Deletionen und Insertionen des RB1-Gens bei Patienten mit Retinoblastom : Mutationsspektrum, Entstehungsmechanismen und Genotyp-Phänotyp-Beziehungen
Mutationen des RB1-Gens sind ursächlich für die Entstehung des Retinoblastoms, des häufigsten malignen Tumors des Kindesalters. Die Bestimmung der krankheitsursächlichen Veränderung ist bei jedem Patienten für die optimale Betreuung seiner Familie erforderlich. Um Mutationen vom Typ gross deletion effizient zu erkennen, wurde in der vorliegenden Arbeit die quantitative Multiplex-PCR etabliert und mit hier neu entwickelten Methoden zur Bestätigung kombiniert. Die genomische Realtime-PCR und die Longrange-PCR bewährten sich hierbei als geeignete Verfahren.

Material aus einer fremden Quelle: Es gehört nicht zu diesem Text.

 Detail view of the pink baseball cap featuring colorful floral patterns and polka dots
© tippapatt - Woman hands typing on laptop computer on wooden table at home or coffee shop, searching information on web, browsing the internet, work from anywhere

Wir konnten mittels quantitativer Multiplex-PCR bei 61 Patienten gross deletions im RB1-Gen identifizieren (33 konstitutionelle Mutationen und 28 Mutationen in Tumormaterial). Somit konnten wir die Anzahl der publizierten Mutationen dieser Art annähernd verdoppeln.
In unserem Patientenkollektiv haben gross deletions einen Anteil von 15% von 443 der konstitutionellen Mutationen bei Patienten mit bilateralem oder familiärem Retinoblastom. Bei isoliert unilateral Betroffenen sind konstitutionelle gross deletions bei 6,1% von 262 festzustellen.

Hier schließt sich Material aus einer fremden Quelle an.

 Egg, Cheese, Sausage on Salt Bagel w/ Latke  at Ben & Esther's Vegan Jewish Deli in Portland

Durch die Analyse der Genotyp-Phänotyp-Beziehungen (mit Einschluss von zuvor publizierten Mutationen) konnte hier gezeigt werden, dass gross deletions, die zu vorzeitigen Stopp Kodons führen, die A/B Pocket-Domänen betreffen oder nur einen der Bruchpunkte innerhalb des Gens haben, zu einem schwereren Krankheitsbild führen (größere Zahl von Tumoren) als Ganzgendeletionen oder in-Frame Deletionen ohne Beteiligung der A/B Pocket-Domänen. Eine mögliche Ursache für die mildere phänotypische Ausprägung bei Patienten mit konstitutionellen Ganzgendeletionen – im Vergleich zu Deletionen mit einem Bruch-punkt im RB1-Gen – könnte die Beteiligung von Genen in direkter Nähe zum RB1 sein: Die homozygote Deletion von benachbarten Genen in 5’- und in 3’-Richtung des RB1-Gens könnte zum Zelltod führen und so das Entstehen eines Tumors unterbinden.
Die Analyse der Bruchpunktlokalisationen der von uns identifizierten und der zuvor ver-öffentlichten Mutationen zeigte vier Deletions-Bruchpunkt-Cluster im RB1-Gen: Intron 23, 24, 13 und 16. Durch Sequenzanalysen konnten wir zeigen, dass vermutlich Scaffold/Matrix Attached Regions (S/MARs) in Bezug auf die Ursache dieser Bruchpunkthäufungen eine Rolle spielen.
Die Integration der hier entwickelten Methodik in die Routine der molekulargenetischen Analyse bei Retinoblastom führt nicht nur zu einer höheren Mutations-Finderate sondern auch zu einer Verkürzug der molekulargenetischen Befunderhebung. Daher bleiben Angehörigen mit Risikoausschluss belastende Untersuchungen früher erspart.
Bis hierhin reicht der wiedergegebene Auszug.